Similarly, a method called DarkHorse and initially developed to identify HGT in bacteria is available as a software that can be downloaded and installed locally . This method proposes a lineage probability index score (LPI) based on the taxonomic ranks of top hits to identify candidate HGT from BLAST against protein databases. Here again, the method can be generalized to other taxa of interest. However, the installation is restricted to users with computational skills on a Unix-based platform and requires installing, configuring and managing a MySQL database as well as downloading the whole NCBI’s NR database and the NCBI’s taxonomy.

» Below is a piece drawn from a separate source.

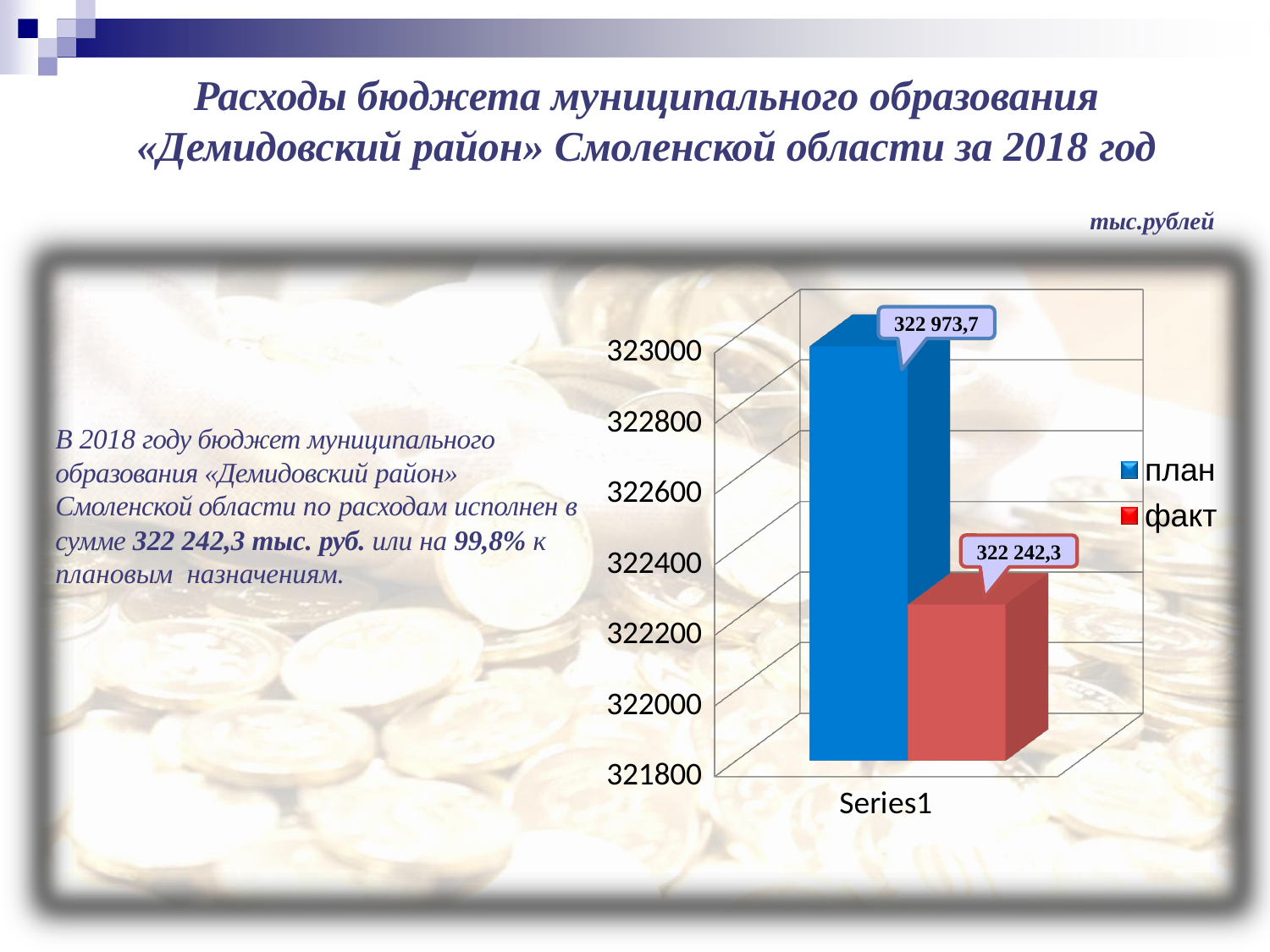
What colour is the bar for факт? red What kind of chart is shown on the slide? bar chart What unit of measurement is indicated above the chart? тыс.рублей What is the difference between the план value and the факт value? 731,4 Is the value for план greater or less than 322800? greater How many series does the legend list? 2 What is the value for факт (fact) on the chart? 322 242,3 Which series has the lowest value on the chart? факт Which series has the highest value on the chart? план Which series has the higher value, план or факт? план What is the value for план (plan) on the chart? 322 973,7 Is the value for факт greater or less than 322400? less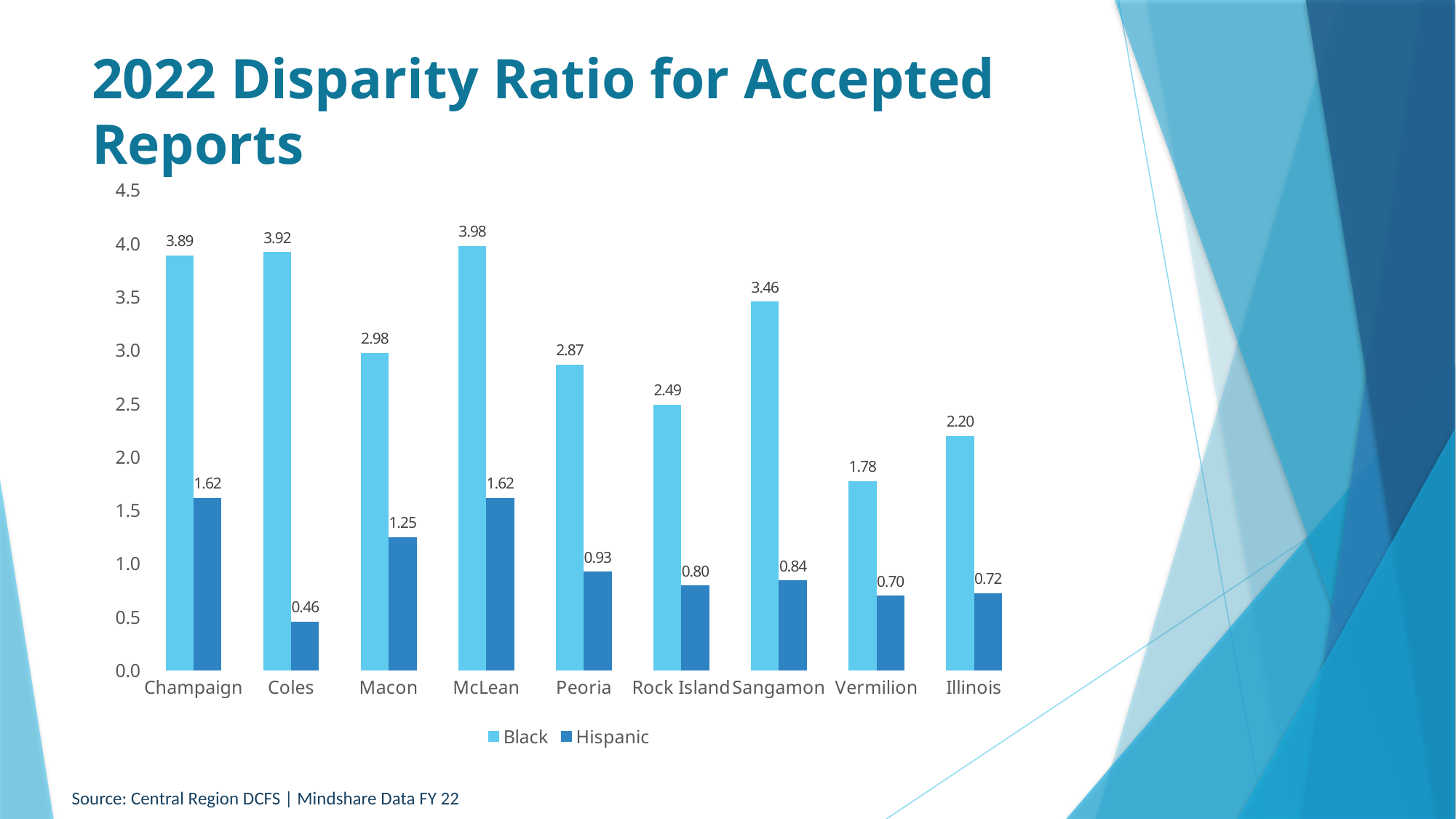
What is the Black disparity ratio for McLean? 3.98 Which category has the lowest Hispanic disparity ratio? Coles How many categories are shown on the x axis? 9 What is the difference between the Black and Hispanic disparity ratios for Champaign? 2.27 Which category has the highest Black disparity ratio? McLean What is the Hispanic disparity ratio for Coles? 0.46 How many series does the legend list? 2 What is the Black disparity ratio for Illinois? 2.20 Which is larger, the Black disparity ratio for Sangamon or for Macon? Sangamon Is the Black disparity ratio for Vermilion greater or less than 2.0? less What kind of chart is shown on the slide? bar chart What is the title of the chart on the slide? 2022 Disparity Ratio for Accepted Reports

Phylogenetic methods that compare a gene or protein tree to a reference species tree and identify inconsistencies are the gold standard to predict HGT. While such methods exist [32,33,34,35] they need to be implemented by expert users. These phylogeny-based methods require a reference species tree for comparison. However, such reference trees are not always available for the group of species of interest but some methods propose to generate a reference species trees as well as computing individual gene trees in parallel . Furthermore, producing phylogenetic trees for a whole proteome or large gene set can be extremely time consuming, especially if the initial homology search retrieves numerous homologs for alignments and phylogenetic reconstruction. Because of their computationally demanding nature, phylogeny-based methods are currently hardly adapted to analysis of large genomes or to a high number of genes. Hence, AI or HGT-index based methods constitute an interesting method to rapidly identify candidate HGT and narrow down the number of genes to be phylogenetically analyzed afterwards.
As far as we know, there is currently no publicly available web tool that allows to easily and rapidly identify HGT from large datasets directly from a BLAST result.
Here, we propose Alienness, a user-friendly web application that requires no installation of any software and that is publicly accessible at http://alienness.sophia.inra.fr. Alienness requires nothing else than BLAST results against any sequence library at the NCBI and a few parameters to calculate AI for a set of query sequences (e.g., a whole proteome). Alienness can be applied to any genome of interest and to identify candidate HGT from any donor to any recipient taxonomic group.
We tested the accuracy of Alienness on the genomes of two plant-parasitic nematodes, for which phylogenetically supported HGT of a whole series of genes involved in plant parasitism had been previously identified [37,38]. We found that all phylogenetically supported cases could be retrieved by Alienness with an AI > 9 and that this AI threshold corresponded to a low rate of putative false positives.
We believe Alienness will promote a more rapid exploration of candidate HGT across the tree of life and will contribute to assessing more globally the evolutionary significance of HGT.